### Records of scene-based questions:
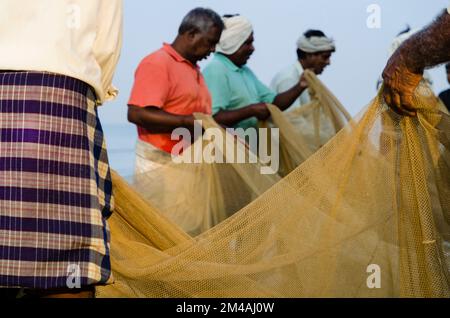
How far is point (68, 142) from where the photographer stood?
3436 millimetres

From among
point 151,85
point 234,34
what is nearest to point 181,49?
point 151,85

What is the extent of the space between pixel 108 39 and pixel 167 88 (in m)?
3.23

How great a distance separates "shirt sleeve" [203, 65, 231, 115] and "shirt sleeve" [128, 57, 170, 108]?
3.74 ft

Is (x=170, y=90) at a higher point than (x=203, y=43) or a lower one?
lower

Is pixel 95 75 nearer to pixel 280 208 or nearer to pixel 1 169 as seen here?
pixel 1 169

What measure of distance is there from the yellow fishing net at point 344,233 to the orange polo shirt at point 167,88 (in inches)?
106

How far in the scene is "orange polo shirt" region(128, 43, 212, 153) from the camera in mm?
6680

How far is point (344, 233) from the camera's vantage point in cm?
396

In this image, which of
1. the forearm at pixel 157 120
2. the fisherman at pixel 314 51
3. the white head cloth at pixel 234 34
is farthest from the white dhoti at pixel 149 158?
the fisherman at pixel 314 51

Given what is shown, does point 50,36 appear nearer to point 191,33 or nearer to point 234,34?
point 191,33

### EXERCISE AIM:
Convert all the lines of the items above into a numbered list, leaving out blank lines and the pictures.

### ANSWER TO THIS TASK:
1. How far is point (68, 142) from where the photographer stood?
2. 3436 millimetres
3. From among
4. point 151,85
5. point 234,34
6. what is nearest to point 181,49?
7. point 151,85
8. What is the extent of the space between pixel 108 39 and pixel 167 88 (in m)?
9. 3.23
10. How great a distance separates "shirt sleeve" [203, 65, 231, 115] and "shirt sleeve" [128, 57, 170, 108]?
11. 3.74 ft
12. Is (x=170, y=90) at a higher point than (x=203, y=43) or a lower one?
13. lower
14. Is pixel 95 75 nearer to pixel 280 208 or nearer to pixel 1 169 as seen here?
15. pixel 1 169
16. What measure of distance is there from the yellow fishing net at point 344,233 to the orange polo shirt at point 167,88 (in inches)?
17. 106
18. How far in the scene is "orange polo shirt" region(128, 43, 212, 153) from the camera in mm?
19. 6680
20. How far is point (344, 233) from the camera's vantage point in cm?
21. 396
22. In this image, which of
23. 1. the forearm at pixel 157 120
24. 2. the fisherman at pixel 314 51
25. 3. the white head cloth at pixel 234 34
26. is farthest from the white dhoti at pixel 149 158?
27. the fisherman at pixel 314 51
28. Given what is shown, does point 50,36 appear nearer to point 191,33 or nearer to point 234,34?
29. point 191,33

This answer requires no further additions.